Our Lord goes on to give another quality of loving our enmities: not judging. Here too we need to be think what judging means. Often we say something like “It’s not for me to judge,” when it comes to people’s behaviour and we believe ourselves to be virtuous in doing so. However, when our Lord comes as Judge He is not just working out whether something is wrong or not, that would be a slightly pointless exercise at the end of the world as time’s up by then. No, when the Lord returns He is saying what are the consequences of our actions, some of which will have been good and others sinful. As Judge He pronounces what our sentence is, Heaven or Hell. If we were to be judging others we would be saying that person is going to Heaven and that person is going to Hell and that would be very wrong indeed.

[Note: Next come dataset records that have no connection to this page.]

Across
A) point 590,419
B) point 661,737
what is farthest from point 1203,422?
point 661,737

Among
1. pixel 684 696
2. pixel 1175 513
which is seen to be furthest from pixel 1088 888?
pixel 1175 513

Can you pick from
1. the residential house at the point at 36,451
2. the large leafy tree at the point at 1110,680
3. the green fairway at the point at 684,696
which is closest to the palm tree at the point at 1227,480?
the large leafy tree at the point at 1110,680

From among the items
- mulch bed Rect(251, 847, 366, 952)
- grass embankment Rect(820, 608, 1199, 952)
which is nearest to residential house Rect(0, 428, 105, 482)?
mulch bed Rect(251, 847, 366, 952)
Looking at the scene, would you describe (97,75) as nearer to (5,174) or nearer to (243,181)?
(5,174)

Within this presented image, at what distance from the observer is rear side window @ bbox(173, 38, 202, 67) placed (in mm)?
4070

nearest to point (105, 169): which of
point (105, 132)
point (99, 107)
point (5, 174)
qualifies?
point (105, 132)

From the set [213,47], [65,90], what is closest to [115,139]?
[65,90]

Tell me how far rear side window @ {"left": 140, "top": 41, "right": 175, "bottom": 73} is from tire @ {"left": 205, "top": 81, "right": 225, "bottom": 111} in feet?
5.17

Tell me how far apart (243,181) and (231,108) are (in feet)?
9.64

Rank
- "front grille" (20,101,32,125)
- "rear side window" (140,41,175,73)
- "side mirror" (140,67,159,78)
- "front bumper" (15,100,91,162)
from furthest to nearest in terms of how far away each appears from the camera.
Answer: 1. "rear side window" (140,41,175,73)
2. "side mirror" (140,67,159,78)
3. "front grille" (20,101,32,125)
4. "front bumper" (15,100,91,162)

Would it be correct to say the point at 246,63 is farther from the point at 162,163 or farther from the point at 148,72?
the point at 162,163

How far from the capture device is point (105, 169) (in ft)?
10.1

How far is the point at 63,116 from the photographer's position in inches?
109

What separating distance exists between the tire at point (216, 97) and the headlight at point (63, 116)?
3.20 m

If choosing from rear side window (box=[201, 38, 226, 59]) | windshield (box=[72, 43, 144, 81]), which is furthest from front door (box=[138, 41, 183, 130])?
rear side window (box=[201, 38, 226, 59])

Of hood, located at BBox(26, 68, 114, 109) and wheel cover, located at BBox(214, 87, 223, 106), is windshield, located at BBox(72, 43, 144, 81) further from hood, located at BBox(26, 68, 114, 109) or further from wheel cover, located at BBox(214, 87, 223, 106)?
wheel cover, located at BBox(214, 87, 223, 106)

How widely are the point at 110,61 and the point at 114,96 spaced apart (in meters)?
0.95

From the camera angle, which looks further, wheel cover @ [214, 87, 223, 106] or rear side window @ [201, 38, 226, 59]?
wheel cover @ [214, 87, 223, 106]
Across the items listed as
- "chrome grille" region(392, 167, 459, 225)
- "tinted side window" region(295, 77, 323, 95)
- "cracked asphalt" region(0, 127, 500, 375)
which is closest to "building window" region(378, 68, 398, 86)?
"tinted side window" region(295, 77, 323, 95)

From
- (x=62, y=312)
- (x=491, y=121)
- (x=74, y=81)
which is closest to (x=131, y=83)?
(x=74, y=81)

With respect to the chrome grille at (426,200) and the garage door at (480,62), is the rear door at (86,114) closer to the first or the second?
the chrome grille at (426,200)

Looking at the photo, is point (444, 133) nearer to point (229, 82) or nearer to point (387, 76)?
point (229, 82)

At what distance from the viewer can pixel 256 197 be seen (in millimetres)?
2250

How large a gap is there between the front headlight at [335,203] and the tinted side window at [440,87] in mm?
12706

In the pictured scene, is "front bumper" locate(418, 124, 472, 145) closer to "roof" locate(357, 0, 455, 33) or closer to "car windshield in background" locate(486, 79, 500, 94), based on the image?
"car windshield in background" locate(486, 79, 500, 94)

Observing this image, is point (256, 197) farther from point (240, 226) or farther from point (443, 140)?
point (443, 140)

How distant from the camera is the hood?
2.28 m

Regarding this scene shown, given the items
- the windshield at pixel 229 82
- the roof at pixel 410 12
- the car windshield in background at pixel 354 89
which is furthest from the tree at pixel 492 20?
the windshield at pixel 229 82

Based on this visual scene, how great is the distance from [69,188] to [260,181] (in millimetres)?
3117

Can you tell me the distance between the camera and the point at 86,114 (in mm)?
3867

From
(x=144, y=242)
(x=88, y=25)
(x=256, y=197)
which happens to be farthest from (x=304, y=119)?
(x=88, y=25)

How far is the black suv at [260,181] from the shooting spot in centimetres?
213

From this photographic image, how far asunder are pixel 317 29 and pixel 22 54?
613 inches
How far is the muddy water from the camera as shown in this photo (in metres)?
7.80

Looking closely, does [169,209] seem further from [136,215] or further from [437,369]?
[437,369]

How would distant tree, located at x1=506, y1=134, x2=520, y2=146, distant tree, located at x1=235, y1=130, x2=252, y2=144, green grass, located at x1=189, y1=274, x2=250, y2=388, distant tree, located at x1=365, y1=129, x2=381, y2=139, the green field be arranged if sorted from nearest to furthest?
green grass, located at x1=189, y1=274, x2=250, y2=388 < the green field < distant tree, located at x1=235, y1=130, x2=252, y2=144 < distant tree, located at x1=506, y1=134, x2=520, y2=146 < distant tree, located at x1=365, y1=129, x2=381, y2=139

However, it is perfectly reasonable to think about what other people do with their lives and come to a conclusion as to whether they are morally right or not. This is what we do as we ponder the lives of the Saints for our own improvement, finding in them holes and the struggle with sin. So, our duty to love others will mean sometimes we say to them you’re going out with the wrong person, or you’ve really got your priorities wrong on this issue, or you’re doing too much of this. This gift of discernment will be needed if we are to heed our Lord’s exhortation “to grant pardon.” We can only pardon that which we and the person who has offended us both know to be wrong. An awareness of sin is needed so we can then be contrite and indeed to be forgiven.
Loving our enemies is a recognition of our poverty, not thinking about our entitlements and recognising that we will have hurt others through our journey, that we need forgiveness and have put ourselves at enmity with God. Of course, if we say we have no enemies, it is much easier for us to deceive ourselves and thinking we have never wronged anyone. St Therese of Lisieux encourages us with these words: “If you are willing to bear serenely the trial of being displeasing to yourself you will be to Jesus a pleasant place of shelter; you will suffer, of course, for you will be outside the door of your own home; but have no hear, the poorer you are, the more Jesus will love you.” Loving our enemies grounds us in our poverty and will place us in difficult places, but there as our corners are knocked off we become more pleasing in the eyes of our sweet Saviour.
The week before last we celebrated St Josephine Bakhita. Having been enslaved when she was young she was eventually taken in by a Christian family and liberated. She reflected that to some extent had she not been a slave she would probably never have come to know Christ. Her body bore scars of the torture and beatings she had suffered from her various “owners.” Yet her heart was full of forgiveness. She said: “If I were to meet the slave-traders who kidnapped me and even those who tortured me, I would kneel and kiss their hands, for if that did not happen, I would not be a Christian and religious today.” In realising her poverty, she could be filled with the riches of Jesus our Saviour and share those treasures with others, even those who had done her harm.
So, whether we like to admit or not, we are living in enmity with others and we need to love them because we are living in the shadow of the Cross of our Lord Jesus Christ. St Paul reflects that Christ’s coming ends division and creates a new humanity, “having broken down the dividing wall, that is enmity between us,” (Ephesians 2:14). So, let be honest with ourselves about those with whom we living in enmity and - with the example of our Lord and the Saints - strive to love them.